Other income (expense) – net We had other income
of $596 in 2013, $134 in 2012 and $249 in 2011. Results
for 2013 included a net gain on the sale of América Móvil
shares and other investments of $498, interest and dividend
income of $68, and leveraged lease income of $26.
Other income for 2012 included interest and dividend
income of $61, leveraged lease income of $55 and net
gains on the sale of investments of $74. This income
was partially offset by $57 of investment impairments.

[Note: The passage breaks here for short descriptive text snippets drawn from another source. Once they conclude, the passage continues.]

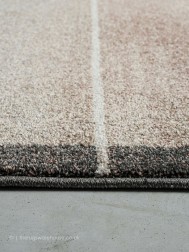 Yakima Brown Rug - Thumbnail - 4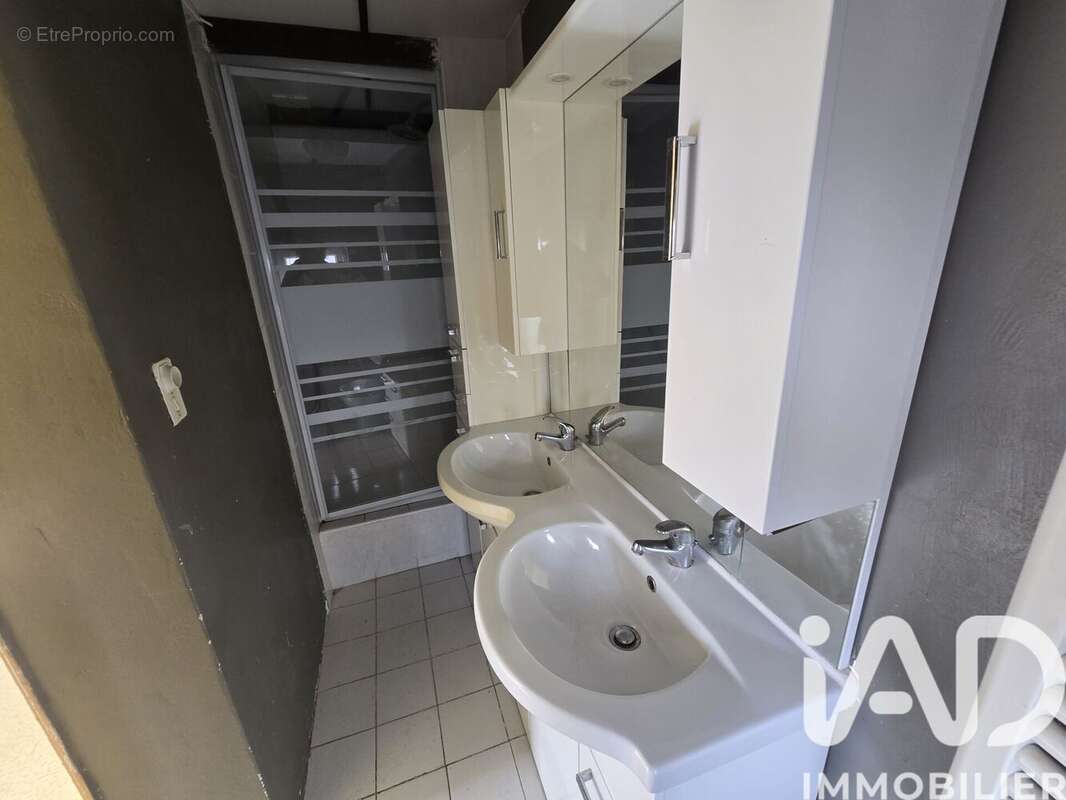 Photo 9 - Maison à ALES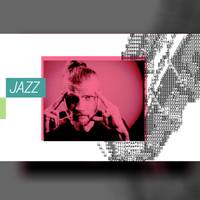 LIVING BEING IV TIME REFLECTIONS / 13 Юни 2026, 20:00 - Градина „КРИСТАЛ“, София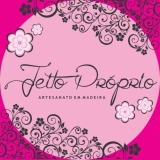 Desconto Jeito Próprio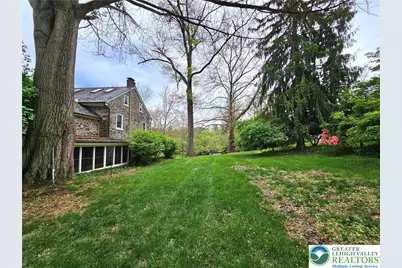 200 Bella Vista Drive, Hanover Twp, PA 18017 - Photo 37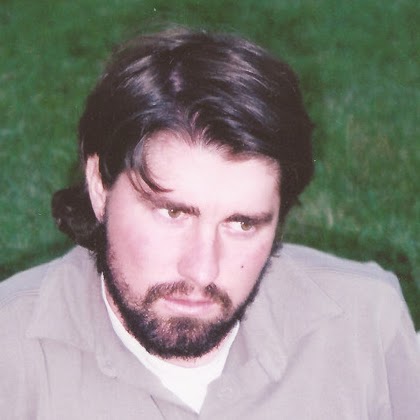 Russell Mayo Photo 31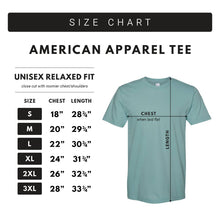 Load image into Gallery viewer, Iowa Grit Graphic Tee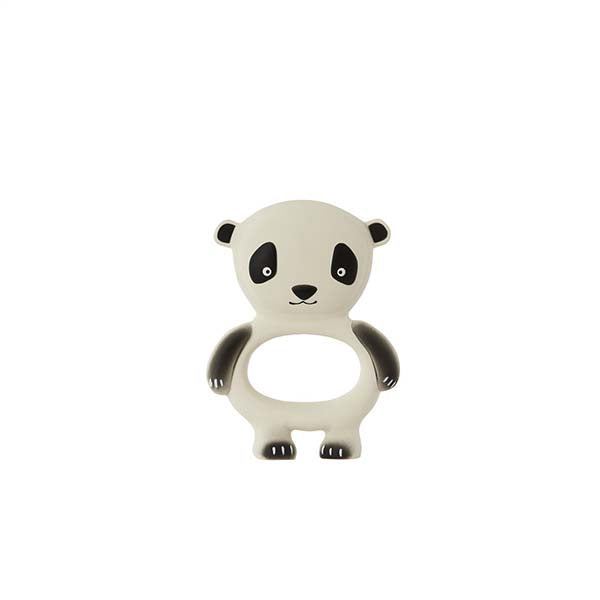 OYOY - Mordedor - Panda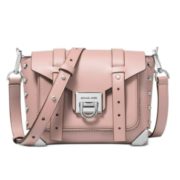 国内1789元！MICHAEL KORS Manhattan 女士斜挎包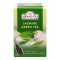 Jasmine Green Tea | sypaný 100 g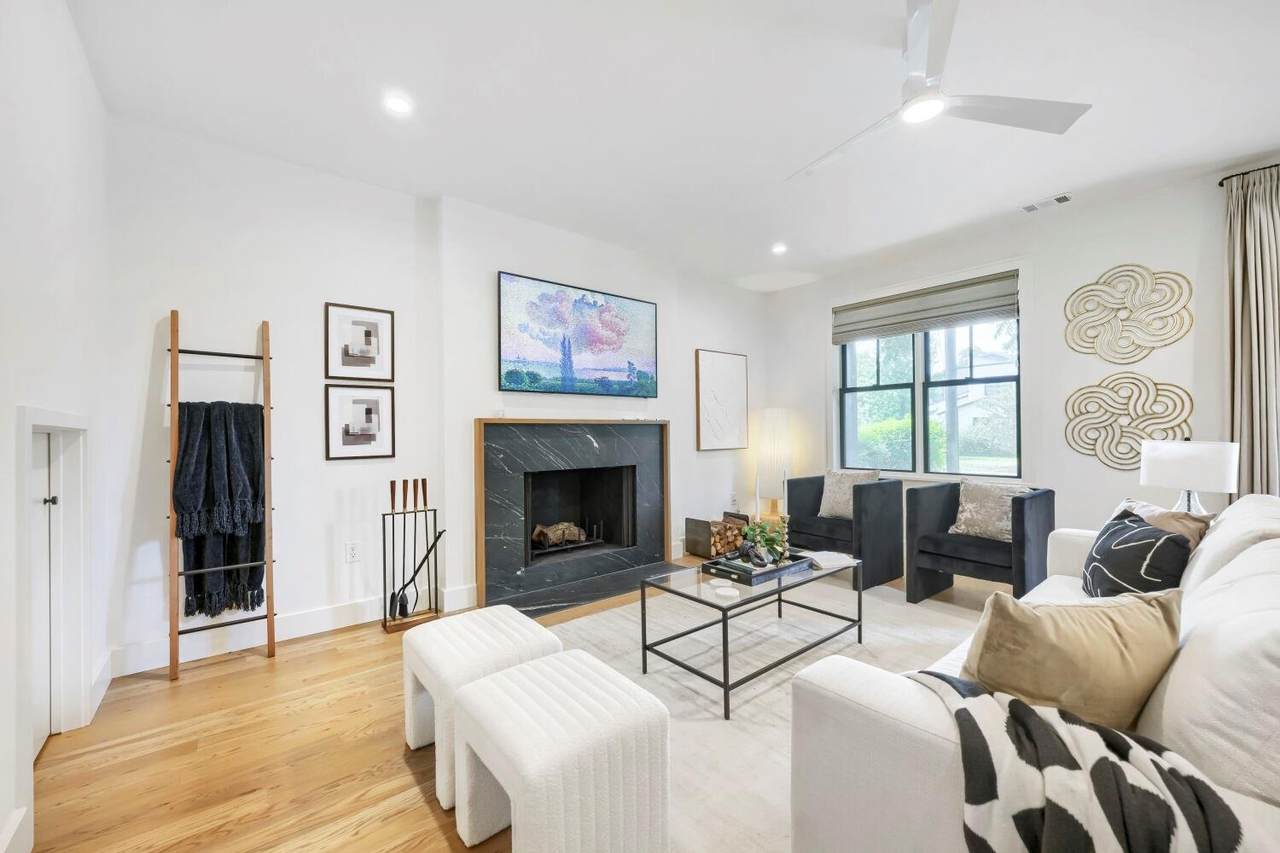 1804 Piedmont Ave - Photo 1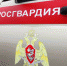 Росгвардейцы задержали подростков, устроивших игры на крыше недостроенного учреждения - Росгвардия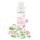 Straight Hair Shampoo with Water Lily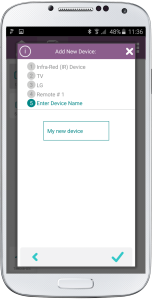 7-give-a-name-to-device-f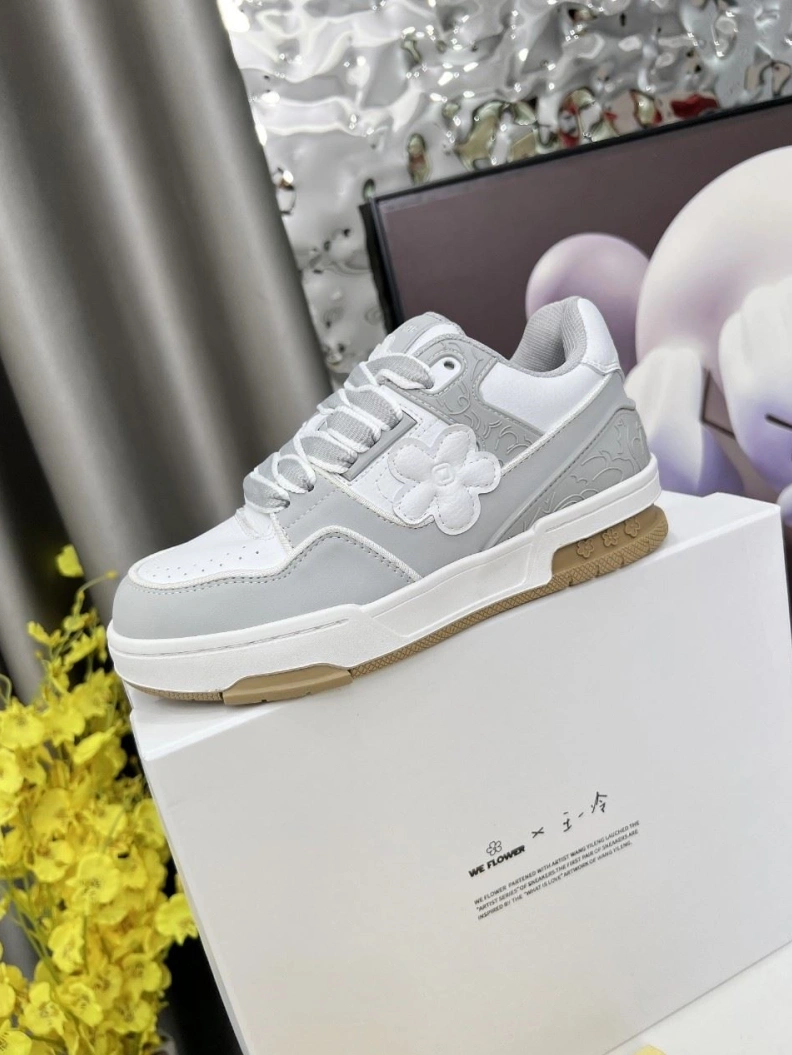 Othxr Sneakers Unique 210084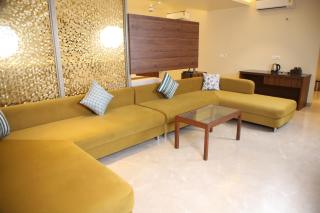 Pink Villa Boutique Hotel - 5
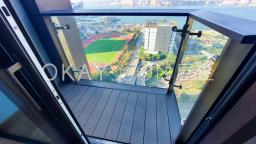 The Gloucester image 3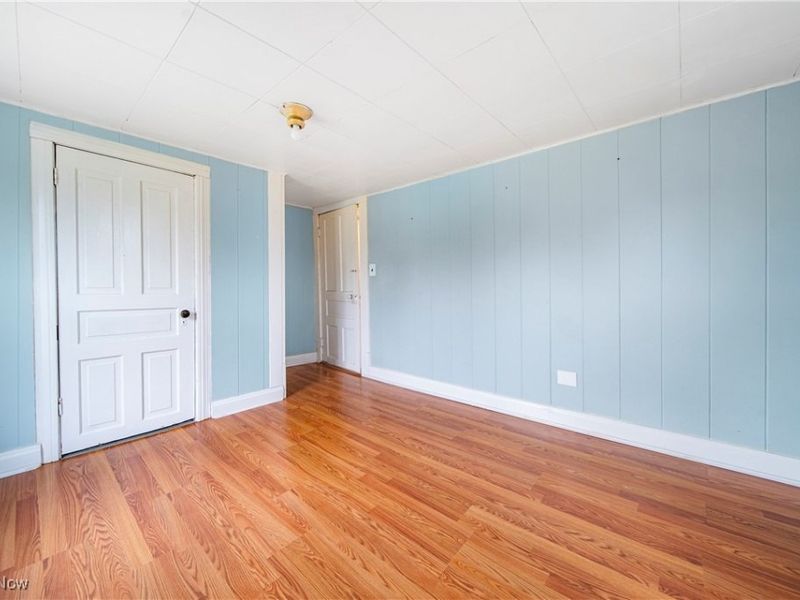 2335 Greensburg Road, North Canton, OH 44720 Photo 29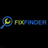 FixFinder Reviews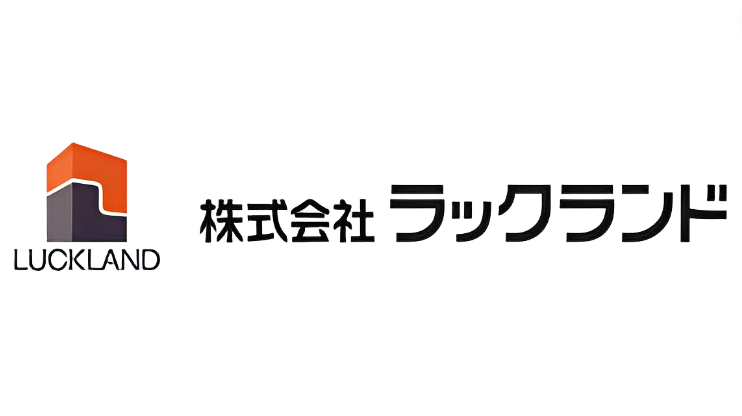 【やばい？】ラックランドの詳細情報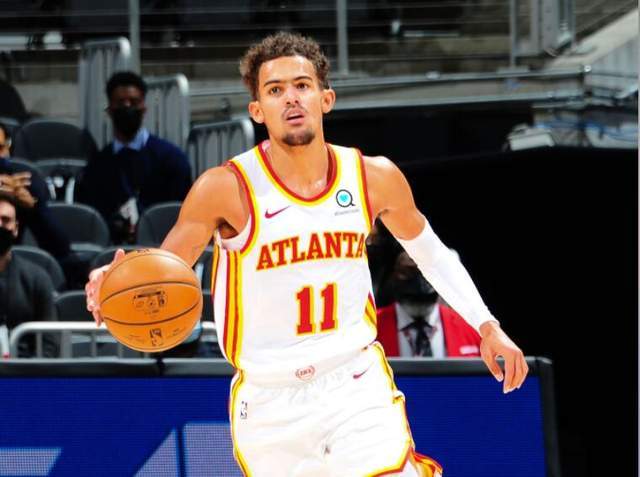 进球执念 进球执念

Results for 2011 included interest and dividend income
of $73, leveraged lease income of $80 and net gains on
the sale of investments of $97.
Income tax expense increased $6,324 in 2013 and
$368 in 2012. Both increases were primarily due to an
increase in income before income taxes. Our effective
tax rate was 33.2% in 2013, 27.8% in 2012 and 37.7%
in 2011 (see Note 11).
We expect continued growth in our wireless and wireline
IP-based data revenues as we bundle and price plans
with greater focus on data and video services. We expect
continued declines in voice revenues and our basic
wireline data services as customers choose these next-
generation services.
Cost of services and sales expenses decreased $3,764,
or 6.8%, in 2013 and increased $324, or 0.6%, in 2012.
The 2013 expense decreased by $4,822 as a result of
recording actuarial gains in 2013 and actuarial losses in
2012. Lower interconnect and long-distance expenses,
lower costs associated with Universal Service Fund (USF)
fees and the sale of our Advertising Solutions segment also
contributed to expense declines in 2013. These decreases
were partially offset by increased wireless equipment costs
related to device sales and increased wireline costs
attributable to U-verse subscriber growth.
Expense increases in 2012 were primarily due to increased
wireline costs attributable to growth in U-verse subscribers,
higher wireless handset costs related to strong smartphone
sales and a higher actuarial loss on benefit plans.
These increases were partially offset by lower traffic
compensation costs, the sale of our Advertising Solutions
segment and lower other nonemployee-related charges.
Selling, general and administrative expenses decreased
$12,652, or 30.8%, in 2013 and $248, or 0.6%, in 2012.
The 2013 expense decreased by $12,757 as a result of
recording actuarial gains in 2013 and actuarial losses in
2012. Expense reductions in 2013 also reflect lower
employee related Wireline costs, gains on spectrum
transactions, lower financing-related costs associated
with our pension and postretirement benefits (referred
to as Pension/OPEB expenses) and the sale of our
Advertising Solutions segment. These decreases
were partially offset by increased charges for employee
separations and higher selling and advertising expenses.
The 2012 expense decrease was primarily due to $4,181
in 2011 expenses related to the termination of the
T-Mobile merger and the sale of our Advertising Solutions
segment, offset by a larger actuarial loss of $3,454 and
higher wireless commissions and administrative costs.
Impairment of intangible assets In 2011, we recorded
noncash charges for impairments in our Advertising
Solutions segment, which consisted of a $2,745 goodwill
impairment and a $165 impairment of a trade name.